» **Отрывок**

Таким образом, дело ставится вот в какое положение. Система нравственной философии должна заключать в себе собрание истин и руководящих правил для определения направлений человеческой деятельности – правил, приспособленных для руководства как наилучших, так и наихудших членов человеческого рода. Если они истинны, то они должны быть способны руководить человечеством и по достижении наибольшего совершенства, какое мы можем себе представить. Правительство же есть учреждение, порожденное человеческим несовершенством; всеми признано, что учреждение это порождено необходимостью ограждать себя от зла; это – учреждение, от которого можно было бы избавиться, если бы мир был населен несебялюбивыми, добросовестными и доброжелательными людьми; одним словом, это учреждение, несовместимое с упомянутым «крайним пределом человеческого совершенства». После этого можно ли признать систему нравственной философии истинной, если необходимость правительства лежит в основании этой системы?
§ 5. Итак, первое, что можно сказать о философии пользы, – это то, что она не имеет права на научное значение: она не основана на аксиомах, а выражает только задачи, которые подлежат разрешению.
Если даже согласиться, что ее основные положения заключают в себе аксиомы, и в таком случае ими нельзя довольствоваться, потому что они выражены словами, не имеющими единого, всеми признанного смысла.
Если бы философия «пользы» была удовлетворительна во всех других отношениях, то она все-таки будет лишена всякого значения до тех пор, пока для ее практического применения необходимо будет всеведение.
Если мы даже не обратим внимания на все другие возражения, то мы все-таки вынуждены будем отказать в нашем признании учению, которое в одно и то же время стремится создать совершенное и принимает несовершенство себе в основание.

» **Перечень строк**
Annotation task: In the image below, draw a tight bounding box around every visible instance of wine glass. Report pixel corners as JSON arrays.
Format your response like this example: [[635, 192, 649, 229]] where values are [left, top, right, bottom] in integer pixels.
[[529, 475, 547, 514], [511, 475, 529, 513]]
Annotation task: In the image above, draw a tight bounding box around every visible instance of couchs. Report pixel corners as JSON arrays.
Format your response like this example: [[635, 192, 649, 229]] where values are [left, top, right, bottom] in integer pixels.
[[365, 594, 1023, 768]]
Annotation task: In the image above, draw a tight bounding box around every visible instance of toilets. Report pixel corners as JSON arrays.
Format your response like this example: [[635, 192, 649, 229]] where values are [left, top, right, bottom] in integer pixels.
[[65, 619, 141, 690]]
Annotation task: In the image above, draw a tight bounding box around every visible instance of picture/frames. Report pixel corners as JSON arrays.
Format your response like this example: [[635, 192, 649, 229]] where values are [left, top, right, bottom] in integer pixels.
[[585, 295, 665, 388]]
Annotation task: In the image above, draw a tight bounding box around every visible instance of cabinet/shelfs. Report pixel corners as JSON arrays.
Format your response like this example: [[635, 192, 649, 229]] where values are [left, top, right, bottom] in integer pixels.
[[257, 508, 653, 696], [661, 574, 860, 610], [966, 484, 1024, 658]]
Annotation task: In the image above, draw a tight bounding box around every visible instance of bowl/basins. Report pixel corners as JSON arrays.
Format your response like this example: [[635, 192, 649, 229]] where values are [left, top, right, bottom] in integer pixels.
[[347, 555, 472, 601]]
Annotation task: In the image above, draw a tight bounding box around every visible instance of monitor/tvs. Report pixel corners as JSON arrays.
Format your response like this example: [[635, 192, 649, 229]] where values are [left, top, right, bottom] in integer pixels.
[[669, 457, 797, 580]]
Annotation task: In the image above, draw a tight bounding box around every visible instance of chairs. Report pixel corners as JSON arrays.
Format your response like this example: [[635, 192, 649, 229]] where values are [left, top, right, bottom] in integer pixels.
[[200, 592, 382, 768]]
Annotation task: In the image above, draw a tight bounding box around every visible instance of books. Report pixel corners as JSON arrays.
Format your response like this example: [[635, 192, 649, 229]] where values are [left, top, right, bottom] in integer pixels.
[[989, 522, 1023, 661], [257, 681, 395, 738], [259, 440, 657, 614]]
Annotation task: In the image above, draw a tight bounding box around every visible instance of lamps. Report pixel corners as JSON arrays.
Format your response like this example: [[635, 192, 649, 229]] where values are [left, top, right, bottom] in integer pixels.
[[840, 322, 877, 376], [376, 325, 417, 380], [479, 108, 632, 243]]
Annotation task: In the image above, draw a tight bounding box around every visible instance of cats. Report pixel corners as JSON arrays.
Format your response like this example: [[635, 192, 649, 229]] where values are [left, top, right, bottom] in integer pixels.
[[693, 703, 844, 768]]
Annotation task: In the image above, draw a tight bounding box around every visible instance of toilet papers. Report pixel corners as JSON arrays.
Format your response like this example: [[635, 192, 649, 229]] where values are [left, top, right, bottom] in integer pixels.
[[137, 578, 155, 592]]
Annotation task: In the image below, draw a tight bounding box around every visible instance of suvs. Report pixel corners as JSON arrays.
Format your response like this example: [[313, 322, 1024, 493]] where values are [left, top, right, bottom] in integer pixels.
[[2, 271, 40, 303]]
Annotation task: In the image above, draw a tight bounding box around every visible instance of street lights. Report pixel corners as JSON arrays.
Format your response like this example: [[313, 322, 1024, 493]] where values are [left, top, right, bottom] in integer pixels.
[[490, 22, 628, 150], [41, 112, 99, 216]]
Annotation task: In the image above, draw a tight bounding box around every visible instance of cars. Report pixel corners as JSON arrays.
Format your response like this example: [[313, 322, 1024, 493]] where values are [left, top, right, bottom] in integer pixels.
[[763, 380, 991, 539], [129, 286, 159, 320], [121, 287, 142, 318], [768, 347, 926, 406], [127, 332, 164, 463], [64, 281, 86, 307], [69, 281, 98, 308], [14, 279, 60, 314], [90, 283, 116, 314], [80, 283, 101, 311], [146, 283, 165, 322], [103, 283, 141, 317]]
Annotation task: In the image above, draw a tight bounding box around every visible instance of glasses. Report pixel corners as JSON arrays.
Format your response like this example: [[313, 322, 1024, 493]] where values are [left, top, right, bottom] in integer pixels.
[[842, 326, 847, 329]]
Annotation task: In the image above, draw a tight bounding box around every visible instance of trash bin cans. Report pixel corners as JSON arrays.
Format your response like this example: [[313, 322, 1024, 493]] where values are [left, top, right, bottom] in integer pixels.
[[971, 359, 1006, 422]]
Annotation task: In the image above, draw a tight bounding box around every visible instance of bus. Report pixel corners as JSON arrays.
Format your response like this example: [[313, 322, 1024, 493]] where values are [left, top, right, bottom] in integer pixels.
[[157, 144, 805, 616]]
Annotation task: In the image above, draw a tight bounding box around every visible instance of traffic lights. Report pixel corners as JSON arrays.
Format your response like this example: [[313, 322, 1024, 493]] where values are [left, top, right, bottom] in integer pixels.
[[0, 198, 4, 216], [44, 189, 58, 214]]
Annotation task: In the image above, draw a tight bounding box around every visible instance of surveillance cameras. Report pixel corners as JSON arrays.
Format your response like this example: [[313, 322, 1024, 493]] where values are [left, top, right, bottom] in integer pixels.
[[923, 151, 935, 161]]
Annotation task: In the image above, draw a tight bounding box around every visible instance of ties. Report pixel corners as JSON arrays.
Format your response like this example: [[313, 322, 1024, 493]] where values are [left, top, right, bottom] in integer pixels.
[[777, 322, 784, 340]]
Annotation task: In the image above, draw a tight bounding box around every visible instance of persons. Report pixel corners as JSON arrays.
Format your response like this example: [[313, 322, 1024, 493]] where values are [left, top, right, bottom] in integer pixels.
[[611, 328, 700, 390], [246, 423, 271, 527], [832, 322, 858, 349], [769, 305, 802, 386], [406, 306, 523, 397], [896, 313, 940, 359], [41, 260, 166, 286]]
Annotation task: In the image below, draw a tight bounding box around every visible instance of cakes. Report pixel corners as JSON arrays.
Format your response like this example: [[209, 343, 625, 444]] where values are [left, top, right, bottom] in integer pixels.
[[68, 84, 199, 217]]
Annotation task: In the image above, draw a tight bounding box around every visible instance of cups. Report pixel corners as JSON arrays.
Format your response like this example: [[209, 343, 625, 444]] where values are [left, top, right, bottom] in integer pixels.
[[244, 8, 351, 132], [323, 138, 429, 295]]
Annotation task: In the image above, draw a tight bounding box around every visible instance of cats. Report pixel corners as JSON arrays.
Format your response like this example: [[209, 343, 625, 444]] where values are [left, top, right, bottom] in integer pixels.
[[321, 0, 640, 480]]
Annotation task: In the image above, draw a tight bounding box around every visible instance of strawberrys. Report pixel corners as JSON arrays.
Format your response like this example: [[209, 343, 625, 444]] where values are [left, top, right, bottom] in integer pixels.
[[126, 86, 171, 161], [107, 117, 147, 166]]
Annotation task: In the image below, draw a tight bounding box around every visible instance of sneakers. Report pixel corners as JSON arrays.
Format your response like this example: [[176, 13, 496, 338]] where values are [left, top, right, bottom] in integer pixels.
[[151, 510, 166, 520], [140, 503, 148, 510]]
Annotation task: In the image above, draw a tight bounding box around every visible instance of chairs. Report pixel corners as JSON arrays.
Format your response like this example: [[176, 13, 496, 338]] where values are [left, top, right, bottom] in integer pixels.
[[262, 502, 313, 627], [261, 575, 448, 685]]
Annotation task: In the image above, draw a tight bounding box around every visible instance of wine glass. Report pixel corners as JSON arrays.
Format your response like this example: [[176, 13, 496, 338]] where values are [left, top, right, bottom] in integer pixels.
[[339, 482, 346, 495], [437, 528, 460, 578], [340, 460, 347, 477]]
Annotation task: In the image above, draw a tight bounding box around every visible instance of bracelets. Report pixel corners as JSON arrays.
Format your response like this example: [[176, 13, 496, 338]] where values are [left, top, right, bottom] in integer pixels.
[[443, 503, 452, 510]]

» **Короткое упражнение 1**
Перепишите всё от первой строки перечня до строки с «[[365, 594, 1023, 768]]» включительно, заменив «tight» на «precise» и не меняя ничего другого.
» **Короткое упражнение 2**
Продолжите отрывок о философии пользы, начав сразу после его последнего предложения.

» **Ответ 1**
Annotation task: In the image below, draw a precise bounding box around every visible instance of wine glass. Report pixel corners as JSON arrays.
Format your response like this example: [[635, 192, 649, 229]] where values are [left, top, right, bottom] in integer pixels.
[[529, 475, 547, 514], [511, 475, 529, 513]]
Annotation task: In the image above, draw a precise bounding box around every visible instance of couchs. Report pixel corners as JSON arrays.
Format your response like this example: [[635, 192, 649, 229]] where values are [left, top, right, bottom] in integer pixels.
[[365, 594, 1023, 768]]

» **Ответ 2**
§ 1. Для того чтобы составить себе правильное понятие об обществе, необходимо исследовать природу индивидуумов, из которых оно состоит. Чтобы понять человечество во всей его сложности, необходимо сначала анализировать отдельные его элементы; для понимания сложного необходимо обратиться к простым составным его частям. Нетрудно понять, что каждое проявление в собрании людей истекает из известного рода свойств отдельного человека. Немного нужно размышления, чтобы понять, что само существование общества доказывает в отдельных его членах известную естественную наклонность к такому союзу. Ясно, что если бы человечество не обладало способностью управлять и подвергаться управлению, то правительство было бы невозможно. До бесконечности сложная организация человеческих отношений выросла под влиянием известных стремлений, существующих в каждом из нас. Религиозные учреждения вызваны были к жизни известными нашими чувствами, к которым они обращаются.
Рассматривая все это со вниманием, мы найдем, что не можем составить себе об этих предметах другого понятия. Проявления личностей в составе общества не могут происходить от случайностей комбинации, они должны быть последствием известных свойств, прирожденных их существу. Совершенно справедливо, что проявления эти вызываются именно соединением людей в одно общество; при этом обнаруживается то, что прежде оставалось незамеченным: общественная жизнь вызывает деятельность способностей, которые оставались в неразвитом состоянии, но очевидно, что она не создает их. Если в отдельных членах общества не существует способности для произведения известного явления общественной жизни, то явление это вовсе не может иметь места.
Во всей природе мы видим тот же самый факт: свойства массы зависят от особенностей каждой из составных ее частей. Дальтон показал нам, что в химических соединениях нескольких элементов сродство существует между отдельными атомами. Вес тела есть не что иное, как сумма силы тяготения всех отдельных его частичек. Твердость куска металла есть произведение силы сцепления всех отдельных его составных частей. Притягательная сила магнита есть сложный результат притягательного свойства каждого отдельного атома, из которых он состоит. Точно так же каждое социальное явление должно иметь своим источником известные свойства индивидуумов. Сила тяготения и химическое сродство скрыты в отдельных частицах и проявляются только тогда, когда атомы эти сближаются друг с другом; точно так же в отдельных личностях известные силы остаются без проявления до тех пор, пока эти люди не приходят в соприкосновение со своими ближними.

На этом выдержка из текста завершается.